*SOURCE EXCERPT:*
⟨
Site Owners Ignore Requests to ‘Fix The Web’

Some 60% of website owners contacted about accessibility problems by the national ‘FixTheWeb’ project either ignore the contact or “duck the issue”, according to the project’s director. And just 10% take action immediately to fix the problem.

FixTheWeb is a national programme allowing any disabled person encountering accessibility problems online to inform a group of volunteers – now morethan 600-strong – who will pursue the issue with the website owner on their behalf. Volunteers can be contacted using email, Twitter, a web form or a special browser toolbar, allowing anyone to report any web accessibility issue quickly and easily. The project is led by the digital inclusion charity Citizens Online with funding from Nominet Trust.

So far about 700 websites have been reported through the service, Gail Bradbrook, the project’s manager, told the second annual Web Accessibility London Unconference at City University last week. However of these, only about 50 have been fixed by their owners.

In all, 40% of contacts made by volunteers received no response at all, said Bradbrook: “Somebody probably chose to ignore it, unless we got spam filtered.” In a further 20% of cases the volunteers were “fobbed off, with people kind of acknowledging issue but ducking it”, she said, or in some cases showing they had not previously registered the issue of accessibility at all.

Some 30% of people contacted agree they have an accessibility problem and say they can’t deal with it now, but it does matter to them and they will try and address it in future, she said. And in 10% of cases the problem is fixed right away, with half of these needing help to do so.

However even in cases where no response at all is received, the project may be achieving something by raising awareness that accessibility problems exist and that people are noticing them, Bradbrook said.

One of the project’s high points so far came when actor, writer and technology lover Stephen Fry posted a message of support for the campaign, with the resulting PR boost producing its biggest rise in activity to date, she said.

FixTheWeb is currently focused on the UK but is now looking for partners to go global, Bradbrook said. Within Europe, it is already in the process of setting up a key partnership with eAccess+ , a European network of e-accessibility experts.
⟩
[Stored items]
⟨
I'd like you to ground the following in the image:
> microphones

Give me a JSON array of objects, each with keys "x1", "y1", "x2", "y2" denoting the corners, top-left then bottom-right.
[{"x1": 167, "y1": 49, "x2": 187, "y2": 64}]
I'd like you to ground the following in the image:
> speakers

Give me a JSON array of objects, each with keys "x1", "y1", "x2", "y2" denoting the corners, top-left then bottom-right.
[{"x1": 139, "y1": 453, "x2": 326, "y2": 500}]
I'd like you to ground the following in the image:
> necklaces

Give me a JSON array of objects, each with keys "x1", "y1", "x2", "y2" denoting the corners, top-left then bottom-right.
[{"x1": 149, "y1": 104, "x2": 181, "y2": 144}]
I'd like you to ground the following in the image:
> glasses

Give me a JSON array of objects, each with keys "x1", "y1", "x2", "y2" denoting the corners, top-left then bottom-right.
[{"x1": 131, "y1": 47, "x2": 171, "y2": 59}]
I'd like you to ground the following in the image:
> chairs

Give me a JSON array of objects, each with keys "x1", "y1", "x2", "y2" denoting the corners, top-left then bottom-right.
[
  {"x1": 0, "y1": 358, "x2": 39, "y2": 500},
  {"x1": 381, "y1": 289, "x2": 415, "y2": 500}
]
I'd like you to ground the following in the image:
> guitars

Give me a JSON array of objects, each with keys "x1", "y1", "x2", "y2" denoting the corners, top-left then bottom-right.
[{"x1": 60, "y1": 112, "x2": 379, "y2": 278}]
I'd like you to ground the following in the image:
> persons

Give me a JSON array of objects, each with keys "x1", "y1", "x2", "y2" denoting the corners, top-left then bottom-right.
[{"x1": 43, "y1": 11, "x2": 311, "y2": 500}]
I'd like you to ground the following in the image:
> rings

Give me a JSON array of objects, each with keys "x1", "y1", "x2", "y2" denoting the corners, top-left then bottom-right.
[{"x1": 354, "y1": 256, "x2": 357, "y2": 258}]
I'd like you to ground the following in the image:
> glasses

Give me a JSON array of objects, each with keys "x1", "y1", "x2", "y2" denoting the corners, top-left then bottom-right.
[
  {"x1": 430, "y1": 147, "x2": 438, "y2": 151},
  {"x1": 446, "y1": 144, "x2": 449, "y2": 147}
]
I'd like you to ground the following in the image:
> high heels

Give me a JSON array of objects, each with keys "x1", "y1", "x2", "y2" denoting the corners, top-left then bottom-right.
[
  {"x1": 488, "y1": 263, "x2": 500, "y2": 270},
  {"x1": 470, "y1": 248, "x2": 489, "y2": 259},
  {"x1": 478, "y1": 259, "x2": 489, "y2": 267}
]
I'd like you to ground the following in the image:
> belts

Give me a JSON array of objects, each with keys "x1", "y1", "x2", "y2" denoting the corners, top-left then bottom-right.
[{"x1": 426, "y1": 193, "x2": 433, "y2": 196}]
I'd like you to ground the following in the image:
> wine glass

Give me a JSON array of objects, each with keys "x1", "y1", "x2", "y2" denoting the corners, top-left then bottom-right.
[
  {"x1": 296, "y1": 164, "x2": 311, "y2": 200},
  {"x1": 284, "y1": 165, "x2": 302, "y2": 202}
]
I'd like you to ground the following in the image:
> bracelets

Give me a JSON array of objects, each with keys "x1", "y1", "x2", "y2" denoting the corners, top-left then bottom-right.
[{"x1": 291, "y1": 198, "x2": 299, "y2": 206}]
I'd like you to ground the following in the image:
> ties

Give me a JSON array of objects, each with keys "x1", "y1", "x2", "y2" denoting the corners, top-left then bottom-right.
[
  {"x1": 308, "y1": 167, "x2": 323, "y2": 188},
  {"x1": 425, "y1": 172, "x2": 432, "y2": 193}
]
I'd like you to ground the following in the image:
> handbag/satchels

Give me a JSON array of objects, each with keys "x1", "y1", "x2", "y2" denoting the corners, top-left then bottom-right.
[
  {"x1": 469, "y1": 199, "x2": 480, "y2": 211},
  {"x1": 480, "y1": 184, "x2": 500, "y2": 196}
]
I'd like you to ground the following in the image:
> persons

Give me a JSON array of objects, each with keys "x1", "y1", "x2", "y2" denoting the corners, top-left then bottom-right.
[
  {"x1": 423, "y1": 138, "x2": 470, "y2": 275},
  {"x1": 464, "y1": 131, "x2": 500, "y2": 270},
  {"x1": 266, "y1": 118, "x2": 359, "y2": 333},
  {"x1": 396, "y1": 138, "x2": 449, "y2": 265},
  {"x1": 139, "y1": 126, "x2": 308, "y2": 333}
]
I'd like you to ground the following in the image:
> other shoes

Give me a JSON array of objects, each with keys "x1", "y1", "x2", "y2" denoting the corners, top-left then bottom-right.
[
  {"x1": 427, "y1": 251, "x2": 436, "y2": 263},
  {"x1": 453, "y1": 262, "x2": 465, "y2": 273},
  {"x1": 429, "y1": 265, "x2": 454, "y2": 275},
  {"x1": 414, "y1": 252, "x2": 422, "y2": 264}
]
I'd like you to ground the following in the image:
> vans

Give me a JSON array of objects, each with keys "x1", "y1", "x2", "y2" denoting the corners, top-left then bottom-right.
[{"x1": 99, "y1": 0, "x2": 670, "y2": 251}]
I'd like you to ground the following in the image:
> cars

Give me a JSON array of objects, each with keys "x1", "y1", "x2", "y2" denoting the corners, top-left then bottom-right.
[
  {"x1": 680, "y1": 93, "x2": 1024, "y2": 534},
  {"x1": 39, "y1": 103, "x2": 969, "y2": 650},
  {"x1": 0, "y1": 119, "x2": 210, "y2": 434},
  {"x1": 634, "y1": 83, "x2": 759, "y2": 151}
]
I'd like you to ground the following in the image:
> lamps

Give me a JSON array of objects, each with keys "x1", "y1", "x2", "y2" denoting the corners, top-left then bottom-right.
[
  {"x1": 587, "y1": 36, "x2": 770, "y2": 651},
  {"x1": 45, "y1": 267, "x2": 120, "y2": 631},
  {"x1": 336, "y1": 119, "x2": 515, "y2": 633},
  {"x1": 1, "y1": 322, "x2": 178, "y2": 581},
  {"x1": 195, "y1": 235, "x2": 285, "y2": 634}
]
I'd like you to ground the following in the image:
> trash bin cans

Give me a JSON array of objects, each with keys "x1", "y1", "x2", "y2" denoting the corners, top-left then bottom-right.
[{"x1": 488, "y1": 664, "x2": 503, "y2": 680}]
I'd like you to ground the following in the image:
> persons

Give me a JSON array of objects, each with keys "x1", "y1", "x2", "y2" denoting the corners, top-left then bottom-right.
⟩
Write out the passage of the FixTheWeb article from "However even in" up to and including "date, she said.". None of the stored items are required for this work.

However even in cases where no response at all is received, the project may be achieving something by raising awareness that accessibility problems exist and that people are noticing them, Bradbrook said.

One of the project’s high points so far came when actor, writer and technology lover Stephen Fry posted a message of support for the campaign, with the resulting PR boost producing its biggest rise in activity to date, she said.